Raphaël Roze
Somar était avocat à Homs, troisième ville de Syrie par la taille. Il y a deux ans, il a fui son pays. Fidèle d’une église orthodoxe située dans un village chrétien de la périphérie où il résidait avec sa famille, il a assisté à la fuite progressive de ses coreligionnaires habitant les quartiers centraux, chassés par les organisations islamistes armées – à commencer par le Front Al-Nosra. Intimidations, kidnappings, assassinats, etc., la vie était devenue impossible depuis le début de la guerre pour la minorité syriaque, y compris dans certaines localités des alentours exclusivement chrétiennes. « Aucun combattant musulman n’est entré chez nous, raconte Somar, mais la situation était intenable et tous ceux qui le pouvaient sont partis. Avant les hostilités, le pouvoir alaouite nous protégeait, les relations interconfessionnelles étaient correctes et aucune loi, vexation officieuse ni humiliation particulière ne nous plaçaient en situation d’infériorité. Mais ensuite… C’est grâce à ma sœur, qui avait émigré pour Paris des années auparavant avec d’autres membres de ma famille, que j’ai obtenu un visa D réservé aux personnes menacées ayant déjà des proches sur le territoire français. En octobre 2017, nous avons pu nous envoler vers Roissy. » Somar est en attente de son statut de réfugié politique. Il a emménagé dans un logement provisoire à Vincennes grâce à la communauté catholique locale qu’il fréquente désormais. L’Œuvre d’Orient se bat pour secourir les paroisses du Levant en danger et reçoit aussi des migrants. Elle leurs offre cours de langue, conseils administratifs, soutien psychologique et spirituel. Sa priorité est de permettre à ces démunis de trouver un toit. 350 ont été hébergés par ce canal associatif parmi les quelque 700 chrétiens orientaux accueillis ici depuis 2011.

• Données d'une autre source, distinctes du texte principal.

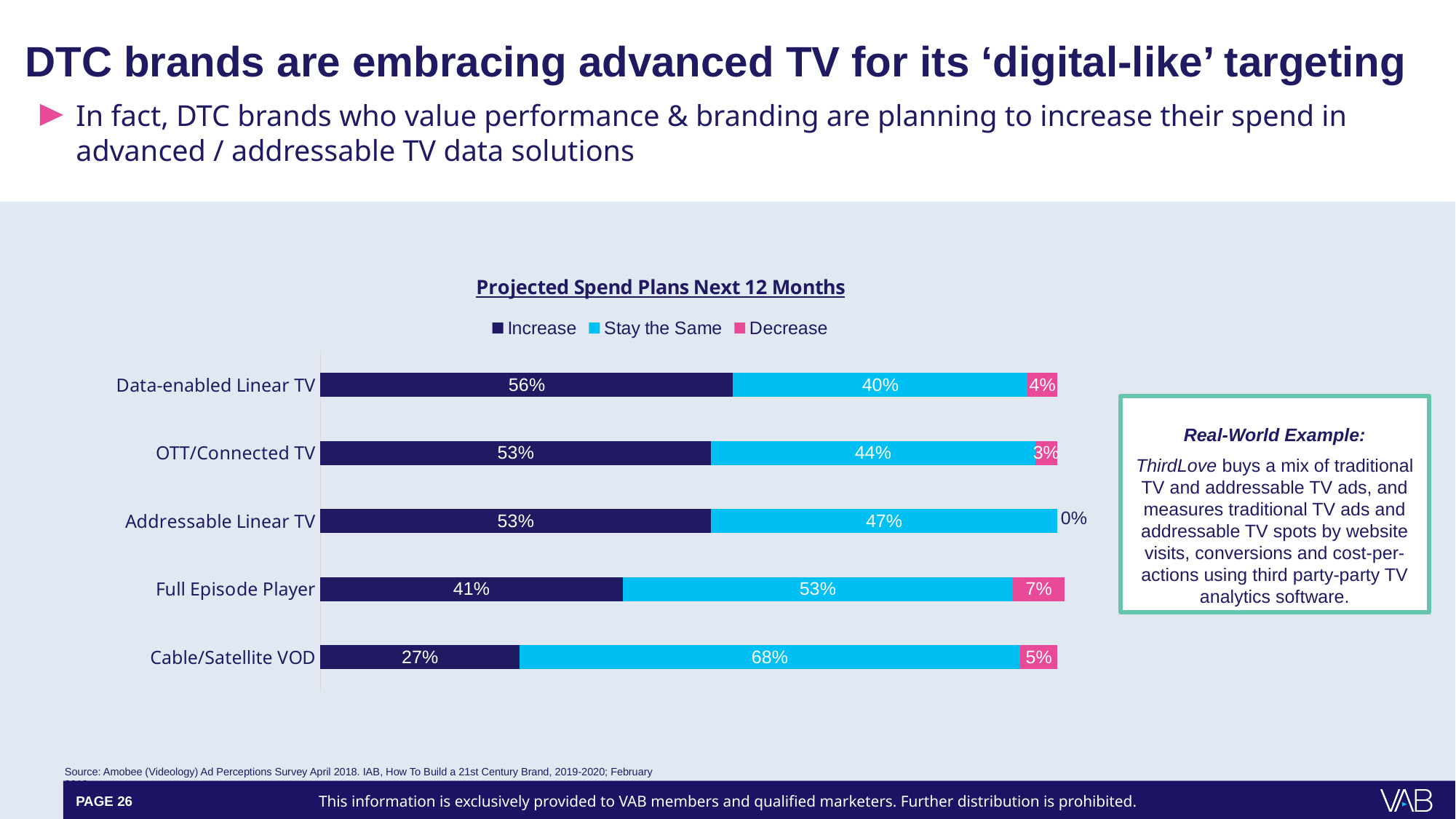
What is the Increase value for Data-enabled Linear TV? 56% What is the Decrease value for Addressable Linear TV? 0% Which category has the highest Increase value? Data-enabled Linear TV What is the Decrease value for Full Episode Player? 7% What is the difference between the Increase values for Data-enabled Linear TV and Cable/Satellite VOD? 29% What is the title of the chart? Projected Spend Plans Next 12 Months Which category has the lowest Increase value? Cable/Satellite VOD How many series does the legend list? 3 What kind of chart is shown on the slide? Stacked bar chart How many categories are shown in the chart? 5 Which is larger: the Stay the Same value for OTT/Connected TV or for Addressable Linear TV? Addressable Linear TV What is the Stay the Same value for Cable/Satellite VOD? 68%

Achour, lui, enseignait le sport et exerçait parallèlement la profession de plombier à Charafia, une petite commune irakienne (à 35 kilomètres au nord de Mossoul) entièrement peuplée d’Assyro-Chaldéens comme lui. « En 2014, dit-il, les miliciens de Daesh étaient tout près de Charafia. Nous savions comment ils traitaient les non-musulmans et n’avons eu d’autre choix que de fuir dans les montagnes. J’ai quitté le pays pour l’Hexagone en 2015 avec ma famille. J’ai obtenu un visa D car j’avais une sœur à Paris. La plupart de mes coreligionnaires d’Irak sont aujourd’hui aux États-Unis, en Australie ou au Canada. Nous étions deux millions sous Saddam Hussein et les violences ont été telles qu’il doit rester sur place quelque 200 000 chrétiens. » Un exode massif. Achour est hébergé à Fontainebleau par une paroisse catholique. Il se rend fréquemment à l’église assyro-chaldéenne du XVIIIe arrondissement, porte de la Chapelle.
Le sésame du visa D français
Quant à Mina, c’est un copte issu du quartier cairote d’El-Salam, « désormais infesté de salafistes », explique-t-il. Arrivé à Paris en janvier 2019, ce chimiste tenait une pharmacie avec son épouse tout en donnant des cours de spiritualité à l’église. Il tentait de dissuader les jeunes de se convertir à l’islam – pratique assez courante en Égypte – qui occasionne de terribles ruptures familiales. Cette pratique est quasi inexistante dans l’autre sens puisque le passage du sunnisme en vigueur au christianisme est puni de la peine de mort. En octobre 2017, à El-Salam, un prêtre a été assassiné par des islamistes devant sa paroisse. Mina a pu capturer le meurtrier, avec un groupe d’amis, et le livrer à la police. Cela a provoqué des réactions en chaîne et les menaces se sont multipliées contre son officine considérée comme un fief de « rebelles » coptes. Un autre pharmacien chrétien du secteur a été égorgé. Seule issue pour le chimiste et sa famille : l’exil.
Au Levant, des situations diverses
En Syrie et en Irak, les chrétiens étaient très minoritaires et protégés notamment par les pouvoirs nationalistes du XXe siècle. Leur émigration massive est essentiellement liée aux exactions récentes des islamistes, de Daesh en particulier. En revanche, les coptes, qui représentent encore 7 à 8 % de la population, ont occupé une place centrale (et souvent de hautes fonctions) en Égypte mais subi des discriminations et un exode régulier tout au long de l’histoire musulmane de ce pays.